About this Research Topic
National ice and weather services are considered the authoritative source to provide routine information in order for the public to make informed decisions for safety, life and property and we operate under the same guidelines and align with common WMO standards. This facilitates critical information exchanges between different national services and agencies and ensures forecasters comply with similar operating specifications/competencies, when providing vital information for communities. National ice services will need to expand their portfolios to include additional sea-ice parameters in routine ice charts and offer more short-to-midterm sea-ice forecasts that are developed at spatial resolutions necessary for safe navigation through ice-encumbered areas. This effort and data assimilation will require the implementation of intelligent automation techniques that have not been demonstrated by the current suite of products available at data centers. This special issue will aim to accomplish the following goals with 1) the dissemination of how individual ice services operate and their mandates, 2) communicate relevant research that will be required to support maritime activities in the future and 3) mitigate confusion between data and operational centers to present clear examples of potentially useful research that is being done with the complimentary submissions of research papers that are expected to be included in this journal.
This Research Topic welcomes submissions on:
1. Individual operational ice service mandates (past, present and future), descriptions of individual routine products including ice charts, forecast and climatology products, and validation metrics.
2. Automatic sea ice classification using multi-frequency SAR band synergies
3. Automated ice mapping supervised and unsupervised classification for navigational support
4. Results of classifications and mapping capabilities from potential of new sensors (pe.g. CP from RCM, combination of different sensors
5. Sea Ice short-term and long-term ice forecasting to support maritime activities
6. Long-term trends from relevant ice chart archives and applicability for validation and climatology
7. Evaluation and assessment of uncertainties in sea ice mapping techniques for climate, sea ice forecasting and operational support for navigational safety
8. Sea Ice Prediction Network (SIPN)-South review of previous Antarctic sea-ice forecasting experiments
9. Sea-ice modeling/data assimilation for regional and global sea ice forecasting
10. Ice edge prediction system including operational deployment (calibration, validation, and operational usage)

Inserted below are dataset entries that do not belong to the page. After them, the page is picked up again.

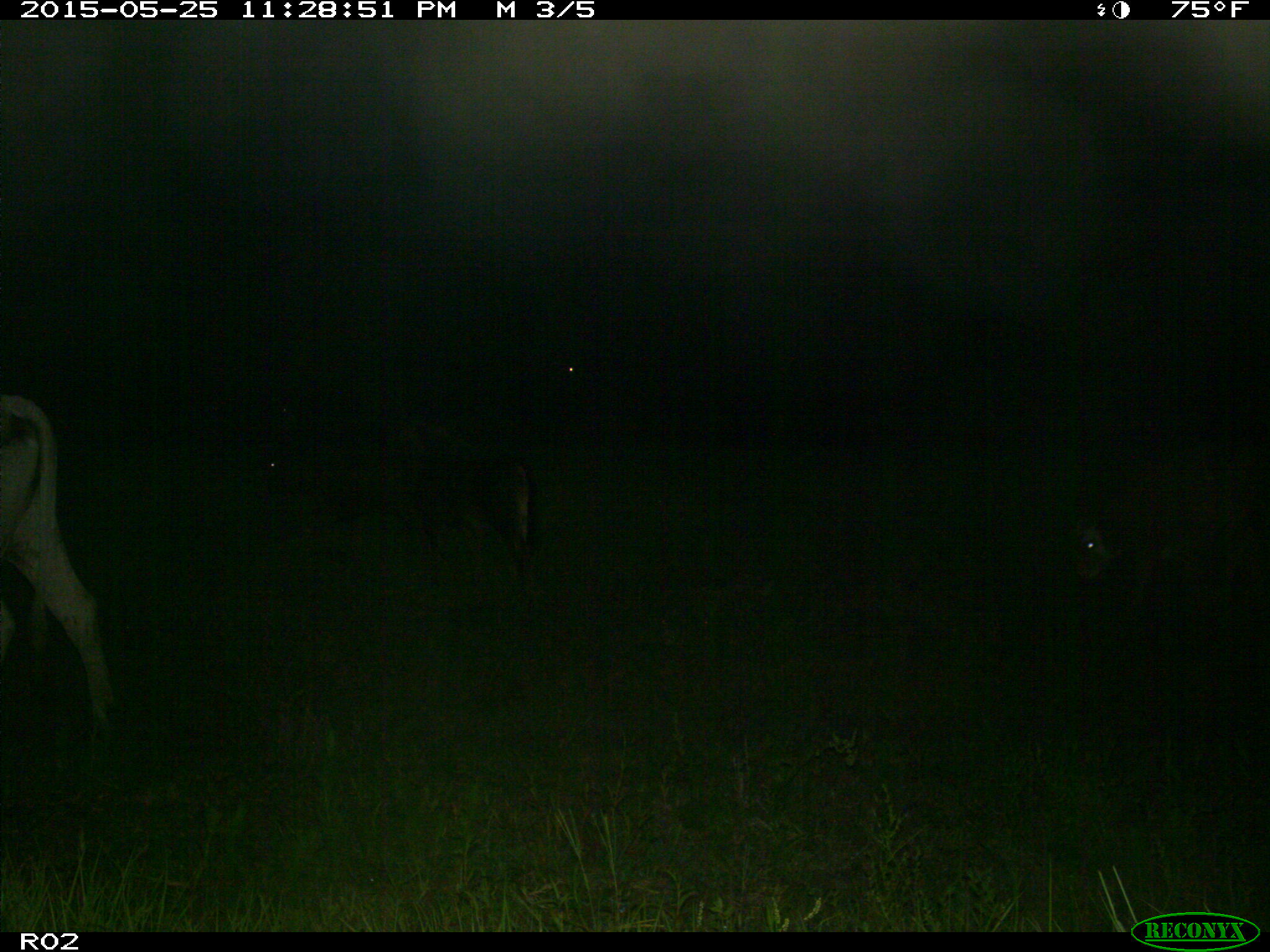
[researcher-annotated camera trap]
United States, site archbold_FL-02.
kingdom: Animalia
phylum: Chordata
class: Mammalia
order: Artiodactyla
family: Bovidae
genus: Bos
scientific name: Bos taurus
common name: domestic cow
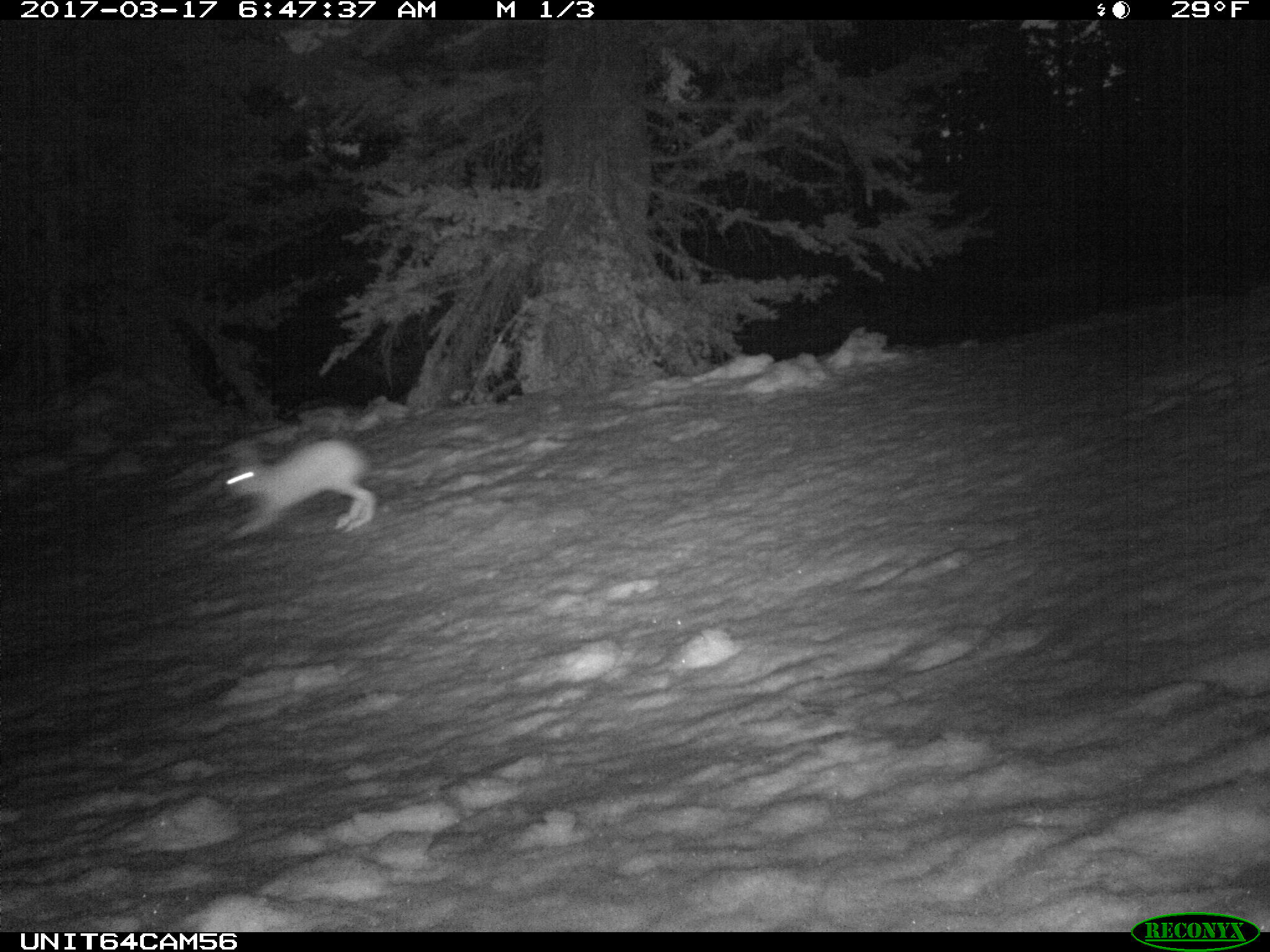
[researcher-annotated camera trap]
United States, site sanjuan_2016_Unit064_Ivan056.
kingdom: Animalia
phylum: Chordata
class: Mammalia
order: Lagomorpha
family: Leporidae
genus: Lepus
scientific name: Lepus americanus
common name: snowshoe hare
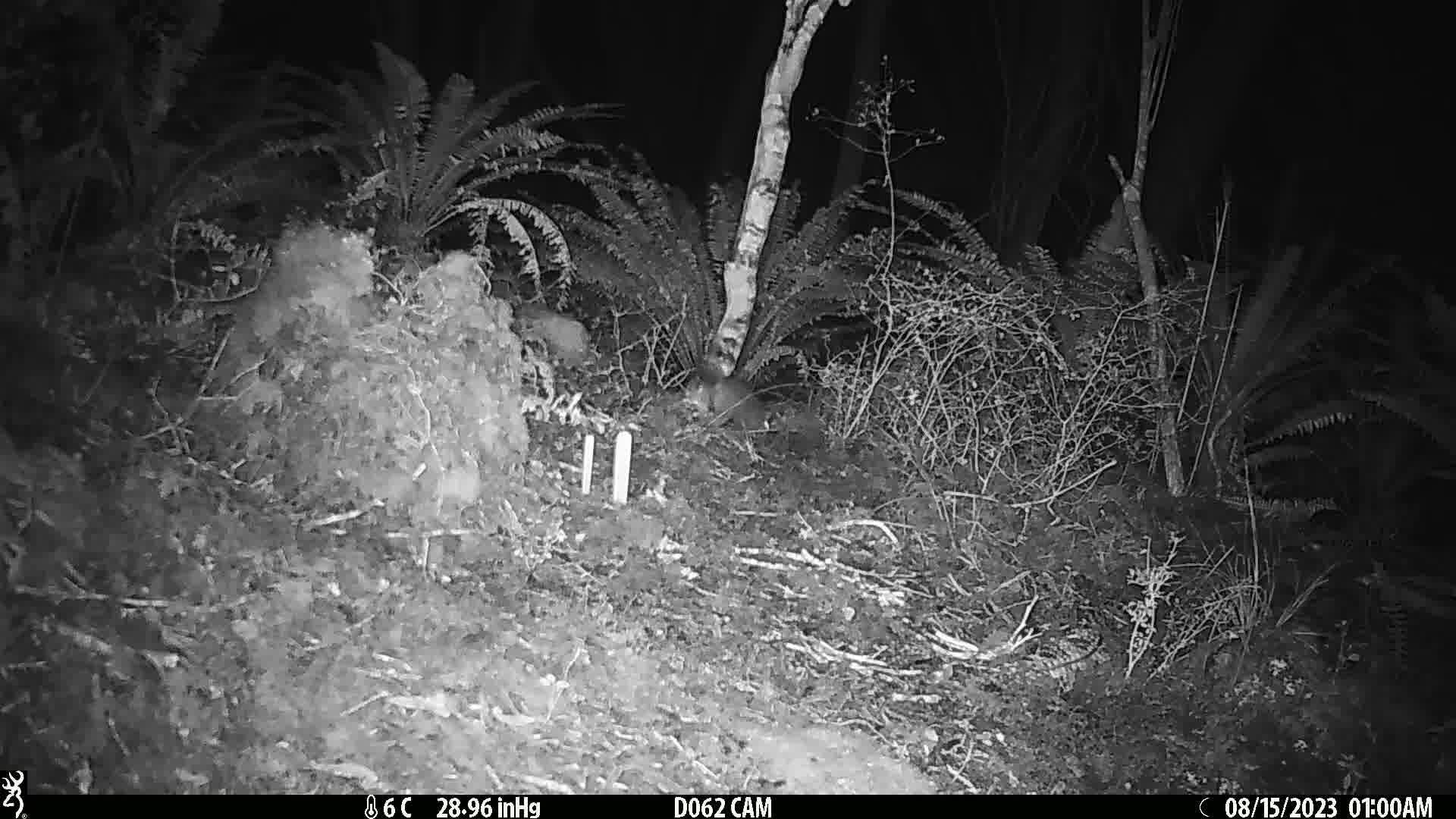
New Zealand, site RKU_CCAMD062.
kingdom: Animalia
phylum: Chordata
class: Mammalia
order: Rodentia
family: Muridae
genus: Rattus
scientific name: Rattus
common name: rat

11. Climatology of regional and hemispheric sea ice based on ice charting: past and present extremes
12. Assessment of navigability of East Antarctic coastal sites for non-icebreakers
Keywords: Sea Ice, Navigational Safety, Operational Ice Monitoring, Automated Sea Ice Classification, Arctic and Antarctic
Important Note: All contributions to this Research Topic must be within the scope of the section and journal to which they are submitted, as defined in their mission statements. Frontiers reserves the right to guide an out-of-scope manuscript to a more suitable section or journal at any stage of peer review.